Hi All, I am enjoying the transformers library but unfortunately it is very slow. It takes 15-30 minutes for a small request with llama7b. In comparison, this takes a few seconds when I run it with ollama.ai. My setup is just using the pipeline method, has anyone else seen issues?
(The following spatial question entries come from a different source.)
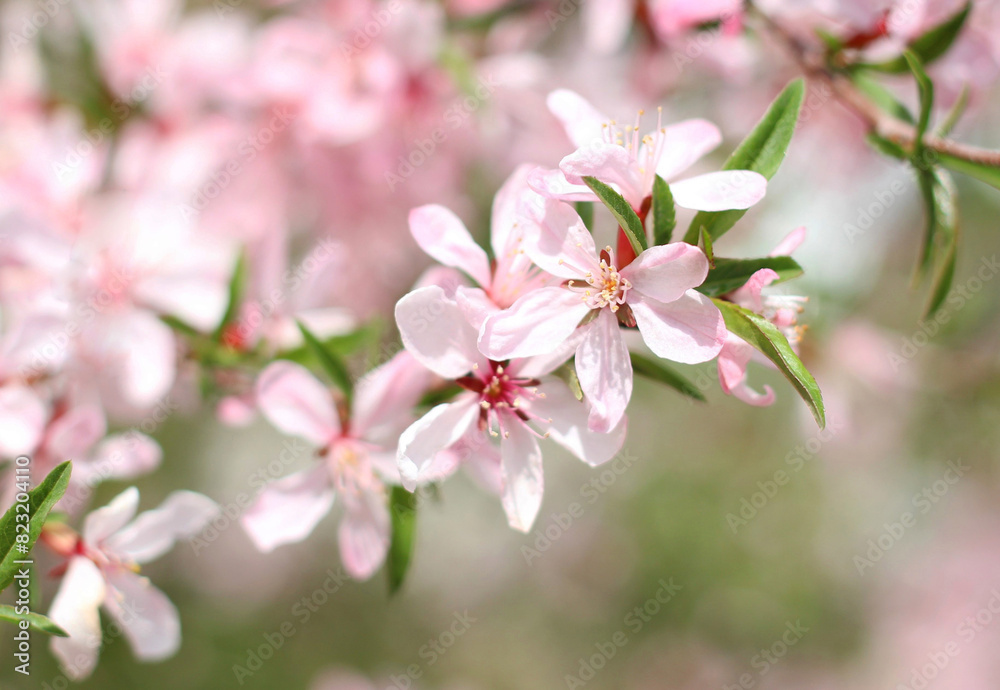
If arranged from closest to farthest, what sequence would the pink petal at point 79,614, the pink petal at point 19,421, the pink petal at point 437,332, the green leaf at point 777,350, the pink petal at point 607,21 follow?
the green leaf at point 777,350 → the pink petal at point 437,332 → the pink petal at point 79,614 → the pink petal at point 19,421 → the pink petal at point 607,21

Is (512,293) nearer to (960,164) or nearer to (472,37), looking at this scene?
(960,164)

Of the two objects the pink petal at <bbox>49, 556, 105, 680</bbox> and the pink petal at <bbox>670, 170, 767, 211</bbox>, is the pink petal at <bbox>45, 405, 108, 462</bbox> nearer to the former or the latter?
the pink petal at <bbox>49, 556, 105, 680</bbox>

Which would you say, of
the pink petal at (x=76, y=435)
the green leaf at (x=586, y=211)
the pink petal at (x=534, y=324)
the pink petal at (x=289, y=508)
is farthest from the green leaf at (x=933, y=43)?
the pink petal at (x=76, y=435)

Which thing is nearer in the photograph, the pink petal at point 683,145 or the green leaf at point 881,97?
the pink petal at point 683,145

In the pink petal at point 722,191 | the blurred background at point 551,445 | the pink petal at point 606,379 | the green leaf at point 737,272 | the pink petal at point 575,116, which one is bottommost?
the blurred background at point 551,445

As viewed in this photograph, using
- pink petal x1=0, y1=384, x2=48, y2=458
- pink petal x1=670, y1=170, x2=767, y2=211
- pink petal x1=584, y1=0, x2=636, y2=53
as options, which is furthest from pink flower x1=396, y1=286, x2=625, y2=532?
pink petal x1=584, y1=0, x2=636, y2=53

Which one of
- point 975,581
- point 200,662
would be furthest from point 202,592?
point 975,581

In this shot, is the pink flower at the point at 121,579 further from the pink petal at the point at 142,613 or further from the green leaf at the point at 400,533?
the green leaf at the point at 400,533
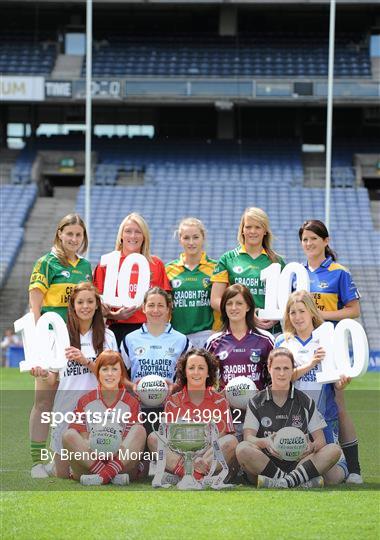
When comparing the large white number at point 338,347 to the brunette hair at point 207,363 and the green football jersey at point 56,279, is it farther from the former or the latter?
the green football jersey at point 56,279

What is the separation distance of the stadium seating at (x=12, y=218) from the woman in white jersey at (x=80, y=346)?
623 inches

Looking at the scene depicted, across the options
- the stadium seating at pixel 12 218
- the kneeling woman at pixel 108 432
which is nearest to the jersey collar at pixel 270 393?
the kneeling woman at pixel 108 432

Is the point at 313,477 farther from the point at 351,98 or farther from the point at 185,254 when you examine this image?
the point at 351,98

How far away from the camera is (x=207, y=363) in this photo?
219 inches

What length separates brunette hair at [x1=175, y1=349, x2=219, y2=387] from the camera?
5.55 m

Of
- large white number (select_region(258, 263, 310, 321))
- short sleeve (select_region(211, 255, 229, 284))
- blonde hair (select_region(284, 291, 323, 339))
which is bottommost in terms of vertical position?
blonde hair (select_region(284, 291, 323, 339))

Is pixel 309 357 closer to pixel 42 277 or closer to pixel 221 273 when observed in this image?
pixel 221 273

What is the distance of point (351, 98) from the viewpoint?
24.7 metres

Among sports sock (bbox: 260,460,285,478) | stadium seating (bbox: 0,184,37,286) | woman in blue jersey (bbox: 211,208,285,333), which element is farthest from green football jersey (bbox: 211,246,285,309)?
stadium seating (bbox: 0,184,37,286)

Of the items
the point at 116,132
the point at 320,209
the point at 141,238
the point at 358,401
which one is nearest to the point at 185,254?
the point at 141,238

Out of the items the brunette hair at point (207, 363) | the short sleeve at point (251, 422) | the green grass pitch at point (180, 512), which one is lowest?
the green grass pitch at point (180, 512)

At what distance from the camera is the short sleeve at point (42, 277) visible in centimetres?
618

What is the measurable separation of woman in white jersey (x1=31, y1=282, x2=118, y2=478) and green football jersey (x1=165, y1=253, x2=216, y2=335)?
2.14 ft

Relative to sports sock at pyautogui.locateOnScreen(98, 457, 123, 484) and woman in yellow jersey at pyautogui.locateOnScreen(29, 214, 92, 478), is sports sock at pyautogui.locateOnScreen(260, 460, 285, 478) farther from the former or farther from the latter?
woman in yellow jersey at pyautogui.locateOnScreen(29, 214, 92, 478)
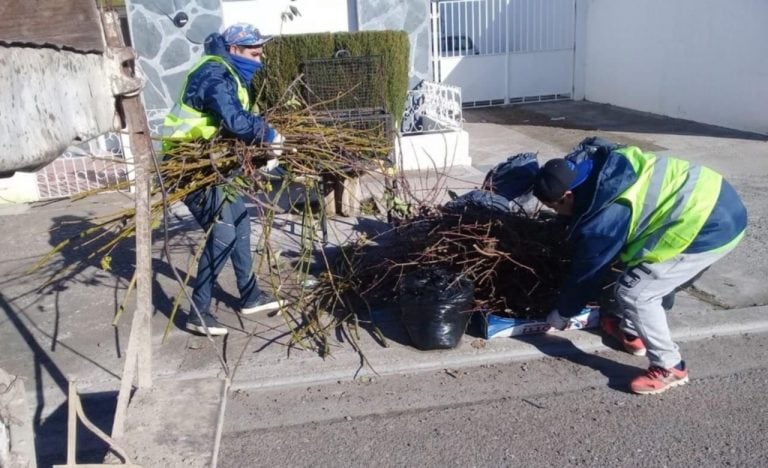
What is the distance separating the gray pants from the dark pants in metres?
2.23

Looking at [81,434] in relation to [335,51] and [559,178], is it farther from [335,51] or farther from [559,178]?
[335,51]

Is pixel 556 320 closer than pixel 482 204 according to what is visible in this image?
Yes

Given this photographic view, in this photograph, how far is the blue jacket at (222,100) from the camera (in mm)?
3941

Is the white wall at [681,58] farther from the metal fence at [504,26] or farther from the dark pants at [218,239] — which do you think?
the dark pants at [218,239]

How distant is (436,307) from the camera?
4.06 m

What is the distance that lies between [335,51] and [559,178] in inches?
212

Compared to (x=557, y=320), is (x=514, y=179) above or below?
above

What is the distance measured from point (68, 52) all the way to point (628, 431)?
2878 mm

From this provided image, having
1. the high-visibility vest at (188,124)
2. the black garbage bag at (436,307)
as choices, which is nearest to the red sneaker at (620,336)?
the black garbage bag at (436,307)

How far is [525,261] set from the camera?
4402 mm

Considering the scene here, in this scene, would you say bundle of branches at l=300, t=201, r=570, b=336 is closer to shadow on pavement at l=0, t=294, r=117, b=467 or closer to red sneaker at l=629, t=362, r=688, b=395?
red sneaker at l=629, t=362, r=688, b=395

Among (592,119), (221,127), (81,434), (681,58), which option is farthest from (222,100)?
(681,58)

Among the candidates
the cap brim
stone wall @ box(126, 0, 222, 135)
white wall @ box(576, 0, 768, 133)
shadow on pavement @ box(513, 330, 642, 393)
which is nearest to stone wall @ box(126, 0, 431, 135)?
stone wall @ box(126, 0, 222, 135)

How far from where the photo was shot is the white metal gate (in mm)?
13945
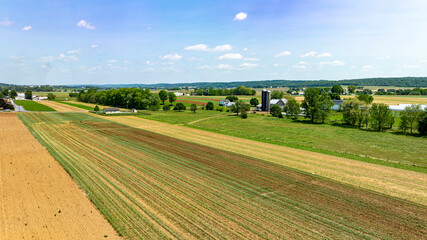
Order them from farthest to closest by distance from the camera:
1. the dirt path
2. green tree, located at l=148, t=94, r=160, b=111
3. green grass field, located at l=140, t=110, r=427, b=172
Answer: green tree, located at l=148, t=94, r=160, b=111 → green grass field, located at l=140, t=110, r=427, b=172 → the dirt path

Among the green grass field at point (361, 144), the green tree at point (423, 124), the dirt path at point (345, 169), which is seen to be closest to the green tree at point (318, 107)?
the green grass field at point (361, 144)

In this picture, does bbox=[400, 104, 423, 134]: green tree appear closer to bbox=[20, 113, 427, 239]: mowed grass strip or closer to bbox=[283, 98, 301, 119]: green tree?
bbox=[283, 98, 301, 119]: green tree

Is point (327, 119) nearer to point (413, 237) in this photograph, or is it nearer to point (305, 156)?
point (305, 156)

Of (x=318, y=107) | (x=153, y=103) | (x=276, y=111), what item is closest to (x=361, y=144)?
(x=318, y=107)

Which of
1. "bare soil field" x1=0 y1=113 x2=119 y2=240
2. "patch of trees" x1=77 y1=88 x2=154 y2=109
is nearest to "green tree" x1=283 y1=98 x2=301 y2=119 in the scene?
"patch of trees" x1=77 y1=88 x2=154 y2=109

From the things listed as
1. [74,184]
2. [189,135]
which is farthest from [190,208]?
[189,135]

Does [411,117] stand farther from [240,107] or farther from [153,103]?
[153,103]
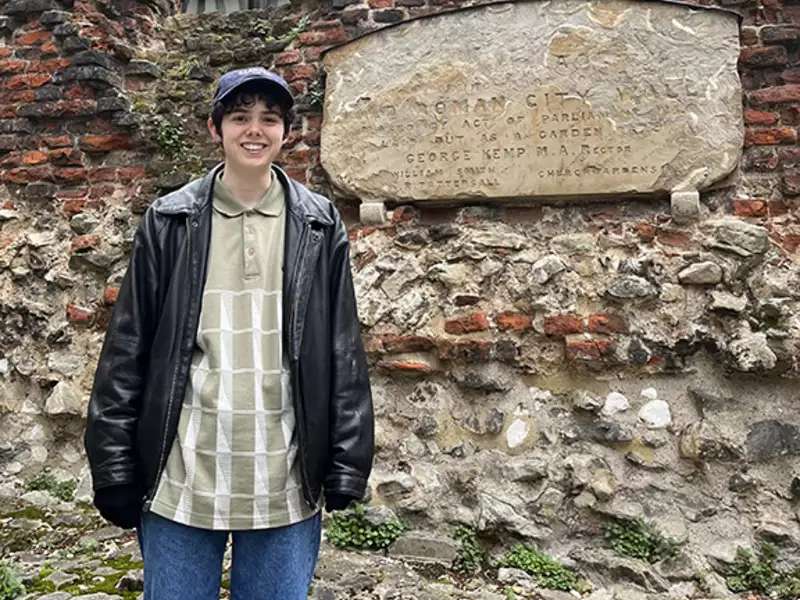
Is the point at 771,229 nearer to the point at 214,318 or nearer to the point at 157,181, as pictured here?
the point at 214,318

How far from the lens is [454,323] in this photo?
3615mm

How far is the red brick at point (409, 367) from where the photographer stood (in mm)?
3617

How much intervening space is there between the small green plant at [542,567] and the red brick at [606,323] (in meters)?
1.03

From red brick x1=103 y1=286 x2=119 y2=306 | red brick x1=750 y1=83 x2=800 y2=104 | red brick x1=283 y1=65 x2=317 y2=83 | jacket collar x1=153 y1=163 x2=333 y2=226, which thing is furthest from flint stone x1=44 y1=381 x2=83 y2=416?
red brick x1=750 y1=83 x2=800 y2=104

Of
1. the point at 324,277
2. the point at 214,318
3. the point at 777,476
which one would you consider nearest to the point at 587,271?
the point at 777,476

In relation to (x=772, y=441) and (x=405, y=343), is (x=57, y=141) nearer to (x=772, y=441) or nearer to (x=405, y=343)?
(x=405, y=343)

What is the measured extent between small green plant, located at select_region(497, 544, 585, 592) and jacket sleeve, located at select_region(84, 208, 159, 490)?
2052mm

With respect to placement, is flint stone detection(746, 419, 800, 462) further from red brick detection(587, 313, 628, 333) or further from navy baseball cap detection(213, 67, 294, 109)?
navy baseball cap detection(213, 67, 294, 109)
My setup is:
conda create --name pytorch39 python=3.9
conda activate pytorch39
conda install -c huggingface transformers
conda install pytorch-nightly::pytorch torchvision torchaudio -c pytorch-nightly
conda install -c anaconda pillow libtiff
conda install -c conda-forge accelerate einops
huggingface-cli login
from transformers import pipeline
from transformers import AutoTokenizer
import transformers
import torch
transformers.logging.set_verbosity_debug()
model = "meta-llama/Llama-2-7b-chat-hf" # meta-llama/Llama-2-7b-hf
llama_pipeline = pipeline(
"text-generation",
model=model,
torch_dtype=torch.float16,
device_map="auto",
)
tokenizer = AutoTokenizer.from_pretrained(model, use_auth_token=True)
prompt = 'Can you explain why grass is green?'
sequences = llama_pipeline(
prompt,
top_k=10,
num_return_sequences=1,
eos_token_id=tokenizer.eos_token_id,
max_length=256,
)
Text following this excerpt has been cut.